It’s difficult to sift through the constantly developing news about the novel coronavirus. Much of it is confusing and, unfortunately, some of it is false. We reached out to an epidemiologist to give us clear facts about COVID-19 and some guidance in these uncertain times. Send questions to be answered in this ongoing series to editor@momentmag.com

There is a broad scientific consensus that widespread testing is the best way to understand the scope of the coronavirus pandemic. Testing people with and without symptoms can help scientists better understand how the virus behaves. This behavior is what epidemiologists are currently racing to comprehend.

We have a limited understanding of testing capacity in the United States because on March 2 the U.S. government removed all data on the number of tests being performed from their website. We can, however, look to other countries for instruction and guidance. South Korea, for example, has conducted extensive testing. It has tested more than 270,000 people or approximately 5,000 tests per one million inhabitantsmore than any other country except tiny Bahrain. For context, the U.S. would have to test approximately 1.62 million people to match South Korea’s test rate. 

After South Korea identifies a positive COVID-19 case, based on extensive population testing, it completely isolates the positive patient. Based on this strategy, South Korea has been more successful than many other comparable countries in containing the COVID-19 epidemic. But how exactly have South Korea, and other countries, been testing for COVID-19?

At present, scientists have the capability to test suspected patients for current COVID-19 infections with a test called Real Time Polymerase Chain Reaction (PCR). For example, Patient A goes to her local hospital to get tested for COVID-19. A medical professional uses what is essentially a very long Q-tip to swab the back of Patient A’s nasal cavity for a very small sample. Once they have a sample, it is sent to a lab where scientists use the PCR method to make millions of copies of the sample from the back of Patient A’s nose in order to study it in detail. Scientists are looking for a specific COVID-19 RNA sequence. If they find it, that means Patient A has tested positive. 

In the United States, there have been a number of delays in using the PCR test. Early delays occurred when the Centers for Disease Control decided not to use the same viral gene segment—that strand of identifiable RNA of COVID-19 the testers are looking foras the World Health Organization. Later, there were issues with the chemicals sent to the State Health Departments to run the PCR process. 

Additional delays have been caused by laws and regulations requiring the U.S. Food and Drug Administration (FDA) to review and approve any commercial diagnostic test. Regulatory approval is critical since it is important that the PCR test accurately identify those truly infected with the virus in order for epidemiologists to understand the scope of the virus and for an isolation strategy, similar to that deployed in South Korea, to be effective. Public and private laboratories are now able to run PCR tests to diagnose the virus. However, there is still a delay in testing because chemicals are in short supply, as are other materials required for the tests such as plastic vials and swabs.

A second type of diagnostic test has recently been developed and approved to look for evidence of past infection with COVID-19, according to the Wall Street Journal. Evidence of a past infection can be seen by measuring the antibody levels a patient’s body produces in the fight against the coronavirus active in that patient’s blood sample. The test, which just received FDA approval, should be available this week, according to Abbott Laboratories.

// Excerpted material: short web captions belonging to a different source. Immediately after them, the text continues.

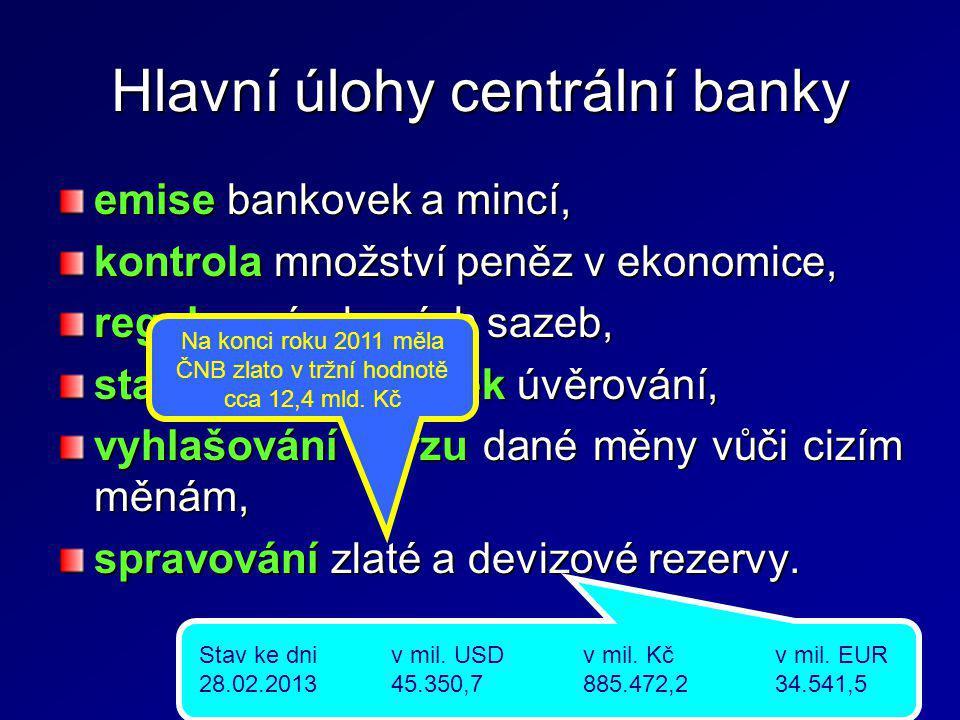 Hlavní úlohy centrální banky emise bankovek a mincí, kontrola množství peněz v ekonomice, regulace úrokových sazeb, stanovení podmínek úvěrování, vyhl
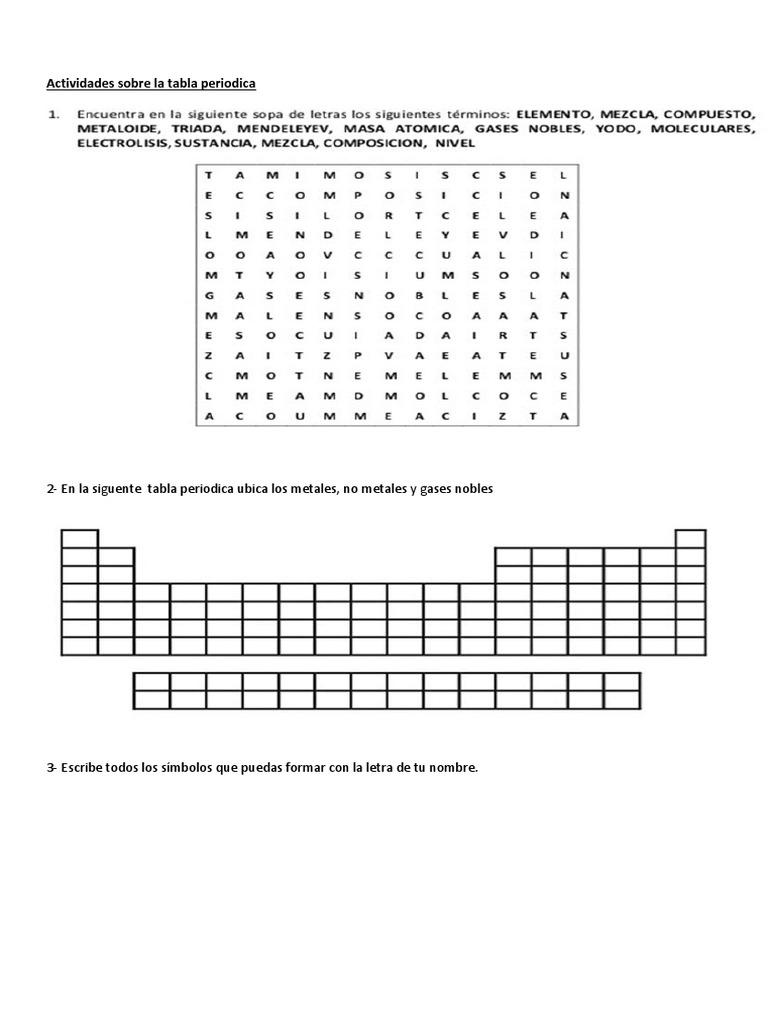 1526580147v1 - Tabla Periodica Metales No Metales Gases Nobles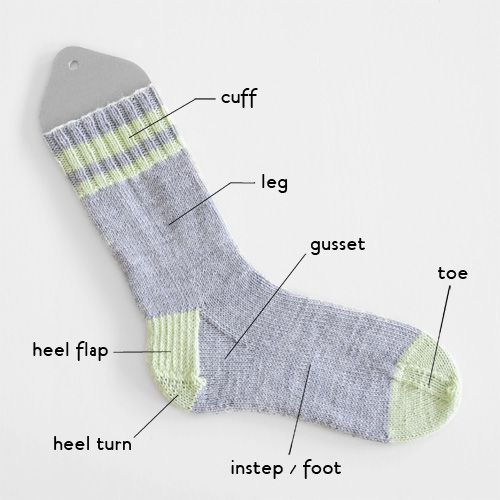 Video Sock Making Step By Step Instructions Maybe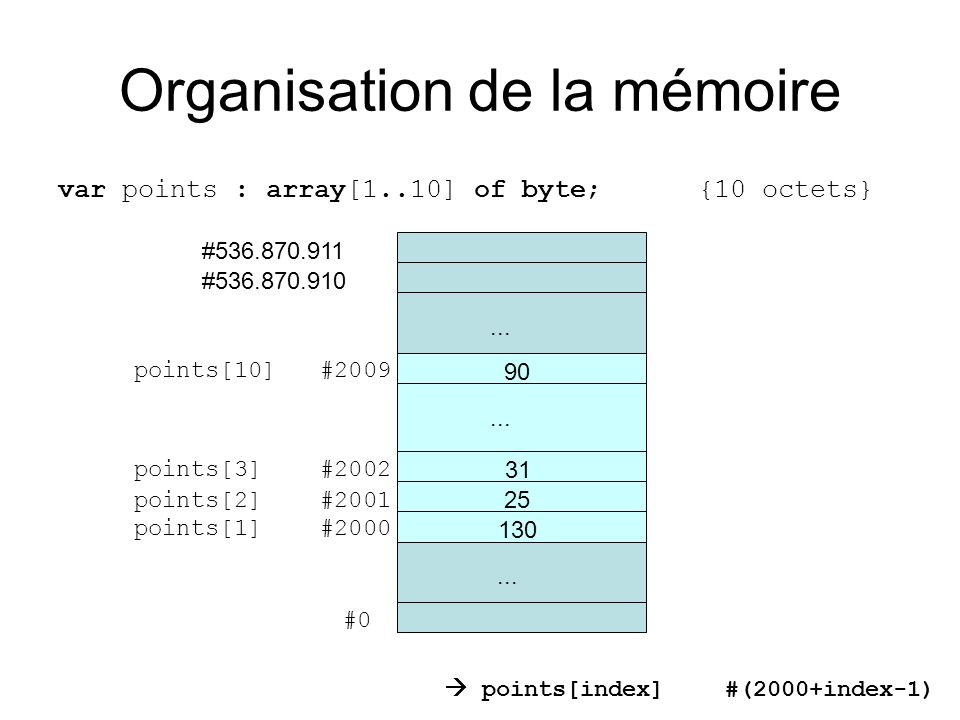 Organisation de la mémoire var points : array[1..10] of byte; {10 octets}...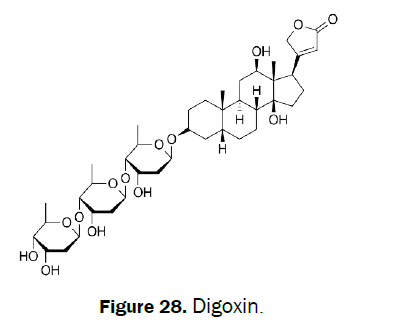 pharmacognosy-phytochemistry-Digoxin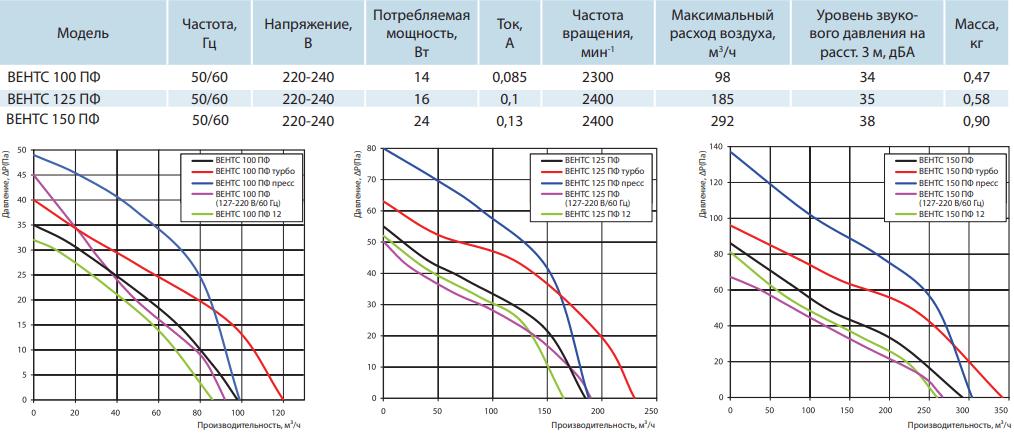 Вентс ПФ - Технические характеристики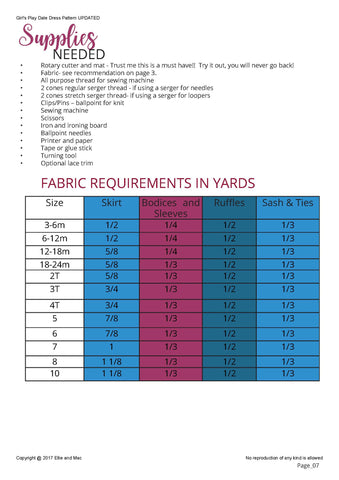 Play Date Dress Fabric Requirements chart
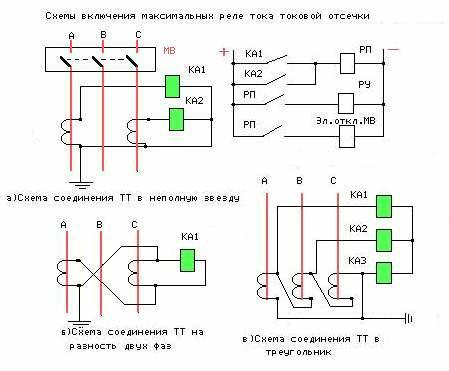 Что такое разъединитель РЛНД, его устройство, технические характеристики и применение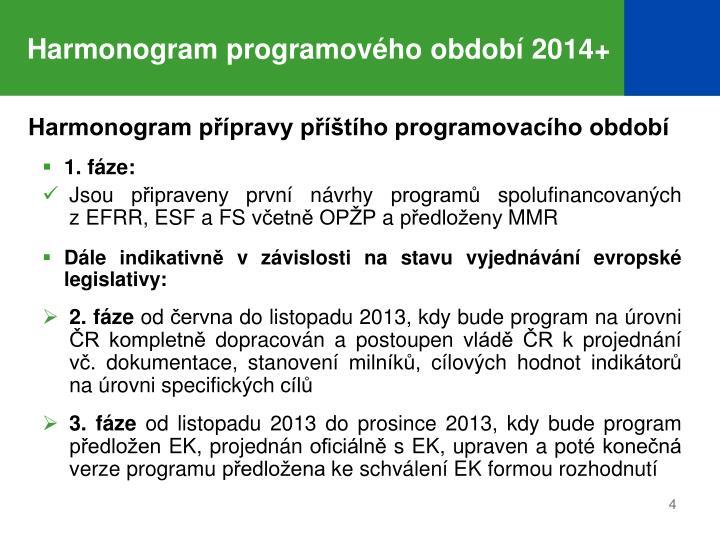 Harmonogram programového období 2014+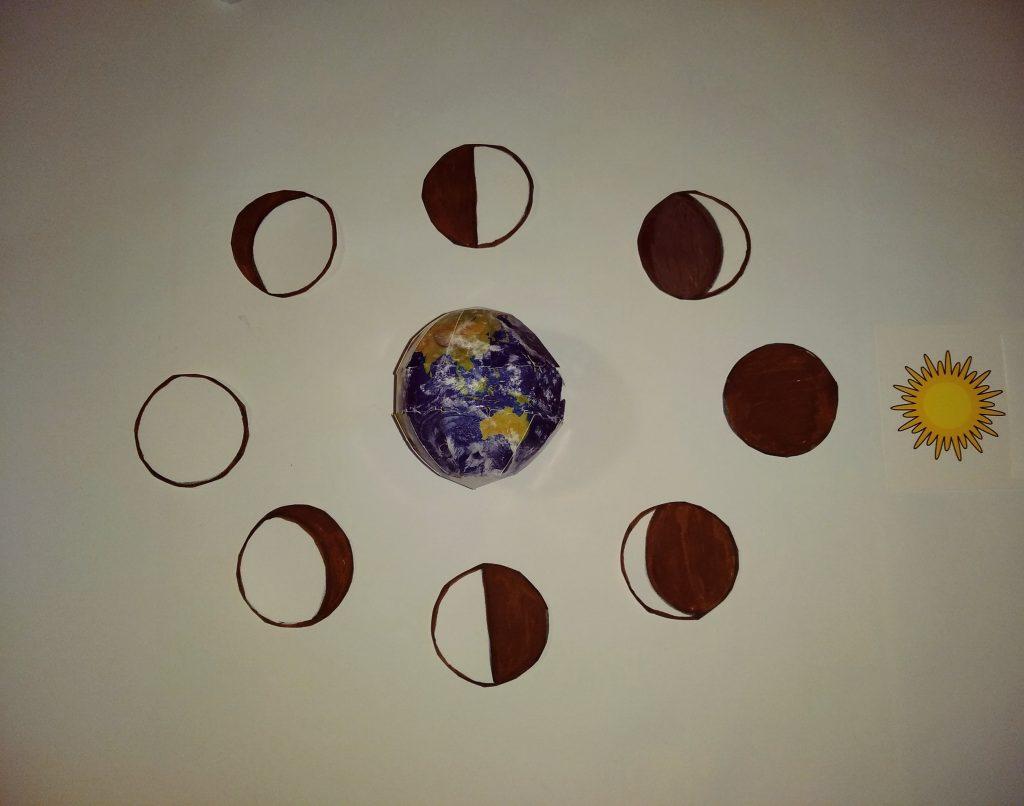 las fases de la luna explicadas a los niños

Accurate testing for past infection with COVID-19 will also be extremely useful to screen health-care workers and identify those who are already immune so that they can be deployed to care for infected patients, thereby minimizing the risk of viral spread to colleagues and other patients. Such a test will also allow us to understand the true magnitude of asymptomatic carriers in the populationpeople who have or had COVID-19 without symptomsand the true mortality rate. Finally, the test will allow society to begin identifying people who are immune to COVID-19 so that they can return to their normal lives. A home test of antibodies is also being developed which will be useful for self-diagnosis of existing immunity. 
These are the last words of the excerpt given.